● Task requirements:
Output the material below in full, exactly as it is.

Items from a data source
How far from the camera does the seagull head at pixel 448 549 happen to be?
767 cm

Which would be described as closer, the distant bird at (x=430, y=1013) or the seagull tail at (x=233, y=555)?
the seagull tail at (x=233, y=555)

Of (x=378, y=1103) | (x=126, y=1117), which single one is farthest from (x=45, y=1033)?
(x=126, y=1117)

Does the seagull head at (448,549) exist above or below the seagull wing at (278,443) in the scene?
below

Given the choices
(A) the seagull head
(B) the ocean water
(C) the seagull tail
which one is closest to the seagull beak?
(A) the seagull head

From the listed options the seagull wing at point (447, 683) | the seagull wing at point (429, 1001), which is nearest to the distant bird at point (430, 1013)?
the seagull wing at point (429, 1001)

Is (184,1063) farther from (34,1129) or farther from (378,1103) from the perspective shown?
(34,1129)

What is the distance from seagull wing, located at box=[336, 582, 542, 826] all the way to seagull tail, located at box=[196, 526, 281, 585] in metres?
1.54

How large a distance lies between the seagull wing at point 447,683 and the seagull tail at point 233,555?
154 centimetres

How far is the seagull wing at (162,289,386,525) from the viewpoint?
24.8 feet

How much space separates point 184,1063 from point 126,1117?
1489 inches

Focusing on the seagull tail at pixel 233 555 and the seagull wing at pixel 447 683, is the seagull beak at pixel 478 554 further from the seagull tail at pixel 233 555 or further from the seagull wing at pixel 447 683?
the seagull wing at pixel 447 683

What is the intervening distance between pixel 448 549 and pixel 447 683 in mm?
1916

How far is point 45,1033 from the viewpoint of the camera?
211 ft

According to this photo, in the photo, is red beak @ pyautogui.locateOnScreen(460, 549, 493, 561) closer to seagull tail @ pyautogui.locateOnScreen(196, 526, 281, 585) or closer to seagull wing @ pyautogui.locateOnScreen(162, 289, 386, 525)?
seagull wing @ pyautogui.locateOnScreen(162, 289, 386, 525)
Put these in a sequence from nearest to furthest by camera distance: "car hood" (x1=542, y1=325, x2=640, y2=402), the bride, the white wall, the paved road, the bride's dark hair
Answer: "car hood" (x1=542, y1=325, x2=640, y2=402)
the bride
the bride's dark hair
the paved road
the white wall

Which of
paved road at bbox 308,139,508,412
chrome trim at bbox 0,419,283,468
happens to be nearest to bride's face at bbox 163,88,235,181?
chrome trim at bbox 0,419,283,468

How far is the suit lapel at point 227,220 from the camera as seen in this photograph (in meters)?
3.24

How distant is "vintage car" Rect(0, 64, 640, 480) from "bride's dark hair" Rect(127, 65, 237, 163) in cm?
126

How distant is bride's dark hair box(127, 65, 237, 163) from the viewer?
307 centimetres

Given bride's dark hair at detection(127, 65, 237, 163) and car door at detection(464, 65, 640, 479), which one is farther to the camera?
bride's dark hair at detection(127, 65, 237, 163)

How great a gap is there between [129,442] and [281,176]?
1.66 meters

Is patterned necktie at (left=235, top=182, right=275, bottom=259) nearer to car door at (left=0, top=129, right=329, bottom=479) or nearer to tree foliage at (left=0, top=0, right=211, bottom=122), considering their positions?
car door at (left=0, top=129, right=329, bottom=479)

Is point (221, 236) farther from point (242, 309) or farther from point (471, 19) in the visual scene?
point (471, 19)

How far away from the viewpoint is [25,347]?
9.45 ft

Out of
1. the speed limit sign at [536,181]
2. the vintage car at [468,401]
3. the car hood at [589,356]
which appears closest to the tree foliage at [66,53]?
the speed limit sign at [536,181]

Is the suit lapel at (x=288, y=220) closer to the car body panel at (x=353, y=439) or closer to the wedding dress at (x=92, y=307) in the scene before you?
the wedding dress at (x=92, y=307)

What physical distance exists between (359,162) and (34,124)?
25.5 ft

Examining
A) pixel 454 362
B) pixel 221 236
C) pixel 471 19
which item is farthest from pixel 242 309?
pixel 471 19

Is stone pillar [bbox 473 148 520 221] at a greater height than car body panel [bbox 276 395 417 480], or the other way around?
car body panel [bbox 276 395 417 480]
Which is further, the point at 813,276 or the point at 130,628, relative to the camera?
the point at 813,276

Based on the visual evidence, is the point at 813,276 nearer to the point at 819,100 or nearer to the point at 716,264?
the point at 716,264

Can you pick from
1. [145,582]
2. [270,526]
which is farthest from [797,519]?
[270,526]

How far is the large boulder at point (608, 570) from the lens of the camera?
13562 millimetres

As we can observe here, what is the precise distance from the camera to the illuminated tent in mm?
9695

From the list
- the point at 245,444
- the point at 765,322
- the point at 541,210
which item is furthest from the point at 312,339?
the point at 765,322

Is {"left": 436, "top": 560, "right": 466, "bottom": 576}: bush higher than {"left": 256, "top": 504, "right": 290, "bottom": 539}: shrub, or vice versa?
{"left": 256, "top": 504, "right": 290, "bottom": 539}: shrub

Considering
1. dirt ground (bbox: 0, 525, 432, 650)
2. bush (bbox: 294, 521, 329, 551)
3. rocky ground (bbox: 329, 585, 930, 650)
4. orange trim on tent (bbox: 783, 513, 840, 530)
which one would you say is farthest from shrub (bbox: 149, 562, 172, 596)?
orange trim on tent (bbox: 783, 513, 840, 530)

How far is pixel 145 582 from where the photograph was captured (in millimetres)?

● Solution below:
How far from the camera does the seagull head at pixel 448 549 happen to be?
767 cm

Which would be described as closer, the distant bird at (x=430, y=1013) or the seagull tail at (x=233, y=555)?
the seagull tail at (x=233, y=555)

Of (x=378, y=1103) | (x=126, y=1117), which single one is farthest from (x=45, y=1033)?
(x=126, y=1117)

Does the seagull head at (448,549) exist above or below the seagull wing at (278,443) in the scene?
below

Given the choices
(A) the seagull head
(B) the ocean water
(C) the seagull tail
which one is closest to the seagull beak?
(A) the seagull head

From the listed options the seagull wing at point (447, 683) | the seagull wing at point (429, 1001), which is nearest to the distant bird at point (430, 1013)?
the seagull wing at point (429, 1001)

Is (184,1063) farther from (34,1129) or farther from (378,1103) from the perspective shown?
(34,1129)

What is the distance from seagull wing, located at box=[336, 582, 542, 826] all the way to seagull tail, located at box=[196, 526, 281, 585] in metres?
1.54

How large a distance lies between the seagull wing at point 447,683 and the seagull tail at point 233,555?
154 centimetres

How far is the seagull wing at (162,289,386,525) from the viewpoint?
24.8 feet

How much space separates point 184,1063 from point 126,1117?
1489 inches

Focusing on the seagull tail at pixel 233 555 and the seagull wing at pixel 447 683, is the seagull beak at pixel 478 554 further from the seagull tail at pixel 233 555 or further from the seagull wing at pixel 447 683?
the seagull wing at pixel 447 683

What is the intervening distance between pixel 448 549 and pixel 447 683 in mm?
1916

How far is point 45,1033 from the viewpoint of the camera?
211 ft

According to this photo, in the photo, is red beak @ pyautogui.locateOnScreen(460, 549, 493, 561) closer to seagull tail @ pyautogui.locateOnScreen(196, 526, 281, 585) or closer to seagull wing @ pyautogui.locateOnScreen(162, 289, 386, 525)?
seagull wing @ pyautogui.locateOnScreen(162, 289, 386, 525)
Put these in a sequence from nearest to furthest by camera distance: "car hood" (x1=542, y1=325, x2=640, y2=402), the bride, the white wall, the paved road, the bride's dark hair
Answer: "car hood" (x1=542, y1=325, x2=640, y2=402)
the bride
the bride's dark hair
the paved road
the white wall

Which of
paved road at bbox 308,139,508,412
chrome trim at bbox 0,419,283,468
happens to be nearest to bride's face at bbox 163,88,235,181?
chrome trim at bbox 0,419,283,468

How far is the suit lapel at point 227,220 from the camera as seen in this photograph (in meters)?
3.24

How distant is "vintage car" Rect(0, 64, 640, 480) from "bride's dark hair" Rect(127, 65, 237, 163) in cm?
126

How distant is bride's dark hair box(127, 65, 237, 163) from the viewer?
307 centimetres

Given bride's dark hair at detection(127, 65, 237, 163) and car door at detection(464, 65, 640, 479), which one is farther to the camera?
bride's dark hair at detection(127, 65, 237, 163)

How great a gap is there between [129,442] and [281,176]?
1.66 meters

Is patterned necktie at (left=235, top=182, right=275, bottom=259) nearer to car door at (left=0, top=129, right=329, bottom=479) or nearer to tree foliage at (left=0, top=0, right=211, bottom=122), considering their positions?
car door at (left=0, top=129, right=329, bottom=479)

Is point (221, 236) farther from point (242, 309) or farther from point (471, 19) in the visual scene?
point (471, 19)

How far away from the viewpoint is [25,347]?
9.45 ft

Out of
1. the speed limit sign at [536,181]
2. the vintage car at [468,401]
3. the car hood at [589,356]
which appears closest to the tree foliage at [66,53]?
the speed limit sign at [536,181]

Is the suit lapel at (x=288, y=220) closer to the car body panel at (x=353, y=439) or closer to the wedding dress at (x=92, y=307) in the scene before you?
the wedding dress at (x=92, y=307)

What physical distance exists between (359,162) and (34,124)?
25.5 ft

Examining
A) pixel 454 362
B) pixel 221 236
C) pixel 471 19
which item is farthest from pixel 242 309?
pixel 471 19

Is stone pillar [bbox 473 148 520 221] at a greater height than car body panel [bbox 276 395 417 480], or the other way around?
car body panel [bbox 276 395 417 480]
Which is further, the point at 813,276 or the point at 130,628, relative to the camera?
the point at 813,276

Based on the visual evidence, is the point at 813,276 nearer to the point at 819,100 or nearer to the point at 716,264?
the point at 716,264

Can you pick from
1. [145,582]
2. [270,526]
which is farthest from [797,519]?
[270,526]

How far is the large boulder at point (608, 570) from the lens of the camera?
13562 millimetres

As we can observe here, what is the precise distance from the camera to the illuminated tent in mm?
9695

From the list
- the point at 245,444
- the point at 765,322
- the point at 541,210
which item is furthest from the point at 312,339?
the point at 765,322

Is {"left": 436, "top": 560, "right": 466, "bottom": 576}: bush higher than {"left": 256, "top": 504, "right": 290, "bottom": 539}: shrub, or vice versa?
{"left": 256, "top": 504, "right": 290, "bottom": 539}: shrub

Considering
1. dirt ground (bbox: 0, 525, 432, 650)
2. bush (bbox: 294, 521, 329, 551)
3. rocky ground (bbox: 329, 585, 930, 650)
4. orange trim on tent (bbox: 783, 513, 840, 530)
which one would you say is farthest from shrub (bbox: 149, 562, 172, 596)?
orange trim on tent (bbox: 783, 513, 840, 530)

How far is pixel 145 582 from where the photograph was captured (in millimetres)?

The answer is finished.